UK universities chief pushes back against fees and pay critics

Thousands of students and academics take part in a national protest against tuition fees last winter.
Thousands of students and academics take part in a national protest against tuition fees last winter. Photograph: Alamy

Critics of British universities including Andrew Adonis are peddling “misinformation, muddled argument and even a little malicious intent,” according to the head of a group representing UK vice-chancellors.

Alistair Jarvis, the newly appointed chief executive of Universities UK, did not name the former education minister directly but his call for institutions to fight back follows a summer of criticism from Lord Adonis in the media.

“In the UK, it seems to be open season on universities. Whether it is attacks on the value of a degree, problems with the tuition fees system, senior staff being overpaid, or problems with international students: universities are this summer’s scapegoat of choice,” Jarvis said.

“Whether it is open season or silly season, it has attracted the attention of some prominent commentators, who have taken time out from their summer breaks to catalogue the litany of failings in our university sector.”

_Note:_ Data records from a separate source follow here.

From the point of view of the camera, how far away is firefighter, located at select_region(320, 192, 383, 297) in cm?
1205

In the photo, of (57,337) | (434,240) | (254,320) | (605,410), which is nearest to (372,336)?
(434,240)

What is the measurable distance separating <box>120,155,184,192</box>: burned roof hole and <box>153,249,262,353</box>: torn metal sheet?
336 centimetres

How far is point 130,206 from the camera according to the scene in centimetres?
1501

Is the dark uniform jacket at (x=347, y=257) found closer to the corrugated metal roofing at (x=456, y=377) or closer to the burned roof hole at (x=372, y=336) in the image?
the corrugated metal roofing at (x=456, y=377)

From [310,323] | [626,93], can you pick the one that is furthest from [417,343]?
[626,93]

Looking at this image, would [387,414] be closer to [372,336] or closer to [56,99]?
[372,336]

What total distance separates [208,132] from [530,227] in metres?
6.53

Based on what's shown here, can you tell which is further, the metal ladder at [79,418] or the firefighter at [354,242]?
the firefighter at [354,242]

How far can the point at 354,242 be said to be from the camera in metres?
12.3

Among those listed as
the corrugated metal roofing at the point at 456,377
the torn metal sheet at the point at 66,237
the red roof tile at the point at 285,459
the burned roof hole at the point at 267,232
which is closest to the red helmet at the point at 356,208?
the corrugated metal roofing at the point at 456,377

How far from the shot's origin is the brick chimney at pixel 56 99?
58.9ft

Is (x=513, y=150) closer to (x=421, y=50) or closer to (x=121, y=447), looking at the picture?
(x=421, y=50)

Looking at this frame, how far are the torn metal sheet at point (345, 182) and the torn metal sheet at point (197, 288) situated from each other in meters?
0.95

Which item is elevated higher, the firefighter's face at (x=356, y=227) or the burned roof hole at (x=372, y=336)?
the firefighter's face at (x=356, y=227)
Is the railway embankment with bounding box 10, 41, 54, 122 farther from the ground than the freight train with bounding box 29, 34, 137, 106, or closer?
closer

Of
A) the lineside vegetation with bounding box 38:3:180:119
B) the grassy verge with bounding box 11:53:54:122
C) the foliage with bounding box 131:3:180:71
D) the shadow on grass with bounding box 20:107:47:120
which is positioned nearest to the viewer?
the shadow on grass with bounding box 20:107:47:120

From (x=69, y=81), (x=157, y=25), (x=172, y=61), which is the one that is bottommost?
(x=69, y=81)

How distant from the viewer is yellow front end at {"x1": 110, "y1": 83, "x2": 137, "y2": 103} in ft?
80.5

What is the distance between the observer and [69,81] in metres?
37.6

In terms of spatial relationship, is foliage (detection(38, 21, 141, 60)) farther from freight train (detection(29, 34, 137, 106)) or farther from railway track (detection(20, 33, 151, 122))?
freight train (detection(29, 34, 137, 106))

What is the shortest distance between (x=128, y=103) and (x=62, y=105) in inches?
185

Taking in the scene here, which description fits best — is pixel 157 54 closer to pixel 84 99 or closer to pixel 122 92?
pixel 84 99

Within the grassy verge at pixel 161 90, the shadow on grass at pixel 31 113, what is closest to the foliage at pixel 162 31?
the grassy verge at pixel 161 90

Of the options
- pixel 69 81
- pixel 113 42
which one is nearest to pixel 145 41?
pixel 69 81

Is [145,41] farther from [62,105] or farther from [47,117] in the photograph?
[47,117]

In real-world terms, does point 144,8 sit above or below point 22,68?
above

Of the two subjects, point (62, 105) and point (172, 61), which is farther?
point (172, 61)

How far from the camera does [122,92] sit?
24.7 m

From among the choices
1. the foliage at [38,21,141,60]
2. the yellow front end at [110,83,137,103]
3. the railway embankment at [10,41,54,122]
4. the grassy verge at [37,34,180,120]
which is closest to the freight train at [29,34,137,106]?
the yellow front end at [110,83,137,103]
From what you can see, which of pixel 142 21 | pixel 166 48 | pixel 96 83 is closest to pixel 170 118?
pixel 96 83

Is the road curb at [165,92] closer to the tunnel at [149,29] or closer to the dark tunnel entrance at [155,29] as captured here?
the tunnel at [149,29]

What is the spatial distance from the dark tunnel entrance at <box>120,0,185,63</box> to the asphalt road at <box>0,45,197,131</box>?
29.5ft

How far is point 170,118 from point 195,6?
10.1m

Although Jarvis didn’t name Adonis, the speech was a push back against recent criticisms by the Labour peer, who has conducted a high-profile campaign using social and traditional media about rising tuition fees, student debt and vice-chancellors’ pay.

“While universities should certainly be scrutinised and held to account, much of this criticism has been based on little in the way of evidence or context. Indeed, some attacks have lacked any factual accuracy at all,” Jarvis told a conference in Birmingham. “We’ve seen a post-truth summer of misinformation, muddled argument and even a little malicious intent.”

Adonis dismissed Jarvis’s speech as being without substance. “If they were really ‘fighting back’ we would see some fee and VC pay cuts,” he said.

Jarvis’s speech followed an unusual to-and-fro with Adonis over Twitter last week, with the former publicly knocking back the latter’s claim to be speaking to the Universities UK annual conference next month.

Adonis received a more civil rebuke from the Higher Education Funding Council of England (Hefce), which he had urged to clamp down on VC pay. “Neither Hefce nor the Charity Commission is legally empowered to set salary levels for vice-chancellors or other senior executive staff,” the council’s chief executive, Madeleine Atkin, wrote in a blog.

In his Birmingham speech, Jarvis claimed universities improved life chances for students and delivered benefits for society as a whole. “Universities train the people that every community relies upon – our teachers, our doctors, our engineers, innovators and wealth-creators. Currently at UK universities, 63,000 nurses, 62,000 doctors and dentists, and 75,000 teachers are being trained,” Jarvis said.

Jarvis argued that despite its rising cost, a university degree still led to substantial benefits and a graduate premium in earnings, as well as transforming lives for those from disadvantaged backgrounds. “A university education has also been shown to be a good route to health and happiness. Studies show that on average, graduates enjoy better health, wellbeing and life satisfaction,” Jarvis said.